▸ **TEXTO DE LEITURA**:
Ex-mandatário sofre derrota dupla na Justiça
Aparentemente sem respaldo de movimentos organizados, mas contando com forte
apoio internacional, principalmente entre países do Mercosul, Lugo amargou duas
derrotas ontem. A Corte Suprema de Justiça do Paraguai rejeitou a ação de
inconstitucionalidade apresentada por ele na sexta-feira. A sala constitucional da Corte
rejeitou in límine (sem analisar) a ação apresentada pelo ex-presidente para denunciar
a suposta violação do direito de defesa no julgamento político.
Ao mesmo tempo, o Tribunal Superior de Justiça Eleitoral emitiu um comunicado em
que reconhece a legitimidade da Presidência de Franco. Lugo, deposto sob acusação
de mau desempenho das funções, reclamava do pouco tempo para montar sua defesa
diante do Senado e da suposta imparcialidade dos senadores.
Segundo os juízes que emitiram a sentença, a ação de Lugo foi arquivada porque o
processo de impeachment é um julgamento político, e não 'um processo normal'.
Sendo assim, entenderam que a responsabilidade cabe ao Congresso, que já havia
declarado Lugo culpado quando a Justiça julgou o recurso do ex-presidente.
Já o Tribunal Eleitoral afirmou que Franco, como vice-presidente eleito de Lugo, está
constitucionalmente exercendo seu cargo e por isso deve terminar o mandato em 2013.
O tribunal rejeitou a hipótese de antecipar as eleições. Ontem, o presidente uruguaio,
José Mujica, engrossou o coro a favor de eleições mais rápidas, para que haja um
presidente 'eleito pelo povo paraguaio'.

▸ **DADOS REGISTRADOS**:
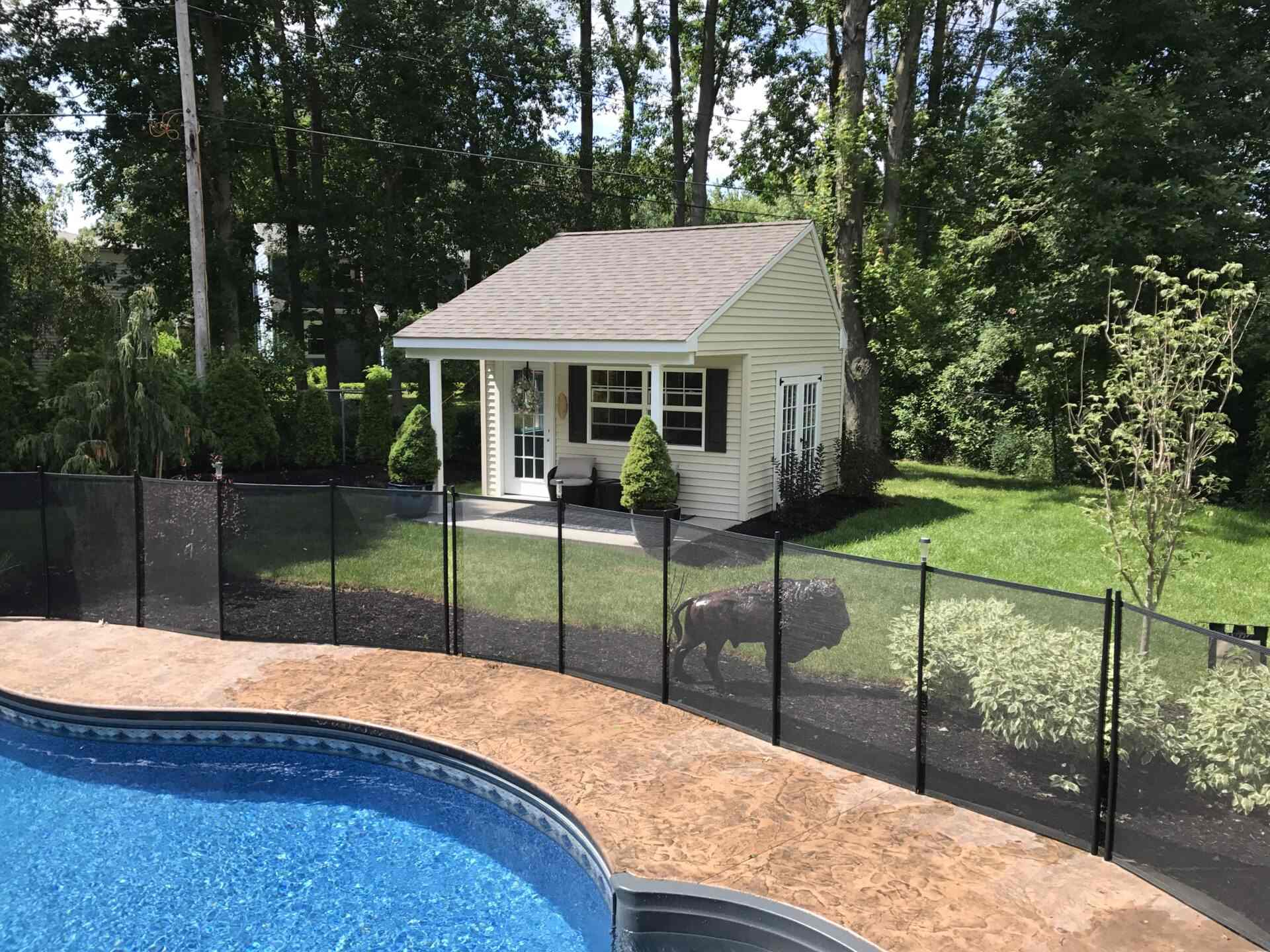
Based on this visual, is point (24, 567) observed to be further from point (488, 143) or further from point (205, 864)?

▸ **OBJETIVO DO EXERCÍCIO**: Continue a notícia sobre a dupla derrota de Lugo na Justiça do Paraguai, começando logo depois da última frase.

▸ **RESULTADO DA TAREFA**:
Iniciativas para evitar o isolamento político do Paraguai também estão na pauta do novo
governo. Enquanto Brasil, Argentina e Uruguai convocaram seus embaixadores, a
Venezuela cortou o abastecimento de petróleo ao país, e o Equador declarou que não
reconhecia o governo Franco. Em entrevista após a posse dos novos ministros,
Estigarribia pediu mais tempo e disse que não vai aceitar a suspensão do bloco, como
se prevê até a nova eleição, em abril de 2013.
- É curioso que países que questionam a brevidade dos prazos no julgamento político
(de Lugo), agora nos acionam sem nos dar tempo de defesa - disse, garantindo que
manterá esforços junto para manter o Paraguai no bloco.
Os primeiros indícios de afastamento do país do Mercosul foram vistos ontem, quando o
premier chinês, Wen Jiabao, participou de uma videoconferência com os presidentes do
Brasil, Uruguai e Argentina. O Paraguai ficou de fora, mas não mantém relações
diplomáticas com a China. Na imprensa local, há sinais de contrariedade diante da
interferência da União de Nações Sul-Americanas (Unasul). No editorial 'Mais católico
que o Papa', o 'ABC Color' afirma que alguns chanceleres vieram ao país com o
pretexto de acompanhar o processo político, mas pretendiam evitar a destituição de
Lugo.
Para o ex-ministro do Interior Carlos Filizola a pressão externa precisa ser mantida para
denunciar o que classifica como golpe.
- Os países amigos com quem sempre convivemos sabem que fomos vítimas de um ato
antidemocrático e não respeitarão esse governo que está aí.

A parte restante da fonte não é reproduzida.